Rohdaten
·····
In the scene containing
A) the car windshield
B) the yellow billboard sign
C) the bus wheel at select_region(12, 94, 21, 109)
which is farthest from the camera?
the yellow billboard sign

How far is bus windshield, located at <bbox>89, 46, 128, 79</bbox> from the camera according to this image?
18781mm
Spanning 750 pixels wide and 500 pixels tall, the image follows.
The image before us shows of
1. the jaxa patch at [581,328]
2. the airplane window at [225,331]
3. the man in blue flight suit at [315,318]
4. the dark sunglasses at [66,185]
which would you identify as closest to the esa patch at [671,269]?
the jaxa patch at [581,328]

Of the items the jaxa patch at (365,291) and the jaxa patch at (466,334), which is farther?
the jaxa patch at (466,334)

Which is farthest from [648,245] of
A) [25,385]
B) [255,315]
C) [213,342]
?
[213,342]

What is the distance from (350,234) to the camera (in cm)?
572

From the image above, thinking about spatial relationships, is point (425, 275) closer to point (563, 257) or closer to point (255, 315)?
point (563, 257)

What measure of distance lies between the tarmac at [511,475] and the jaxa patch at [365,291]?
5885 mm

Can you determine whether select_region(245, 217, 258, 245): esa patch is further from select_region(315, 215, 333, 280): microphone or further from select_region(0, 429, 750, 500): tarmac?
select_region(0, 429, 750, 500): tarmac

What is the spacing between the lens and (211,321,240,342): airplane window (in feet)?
·····
# AUFGABE
Übertrage das obige Material vollständig und Zeile für Zeile, ohne ein Zeichen zu verändern.

# LÖSUNG
In the scene containing
A) the car windshield
B) the yellow billboard sign
C) the bus wheel at select_region(12, 94, 21, 109)
which is farthest from the camera?
the yellow billboard sign

How far is bus windshield, located at <bbox>89, 46, 128, 79</bbox> from the camera according to this image?
18781mm
Spanning 750 pixels wide and 500 pixels tall, the image follows.
The image before us shows of
1. the jaxa patch at [581,328]
2. the airplane window at [225,331]
3. the man in blue flight suit at [315,318]
4. the dark sunglasses at [66,185]
which would you identify as closest to the esa patch at [671,269]?
the jaxa patch at [581,328]

Of the items the jaxa patch at (365,291) and the jaxa patch at (466,334), which is farther?
the jaxa patch at (466,334)

Which is farthest from [648,245] of
A) [25,385]
B) [255,315]
C) [213,342]
?
[213,342]

What is the distance from (350,234) to the camera (in cm)?
572

From the image above, thinking about spatial relationships, is point (425, 275) closer to point (563, 257) or closer to point (255, 315)?
point (563, 257)

What measure of distance lies between the tarmac at [511,475] and the jaxa patch at [365,291]?
5885 mm

Can you determine whether select_region(245, 217, 258, 245): esa patch is further from select_region(315, 215, 333, 280): microphone or further from select_region(0, 429, 750, 500): tarmac?
select_region(0, 429, 750, 500): tarmac

What is the spacing between the lens and (211,321,240,342): airplane window (in feet)?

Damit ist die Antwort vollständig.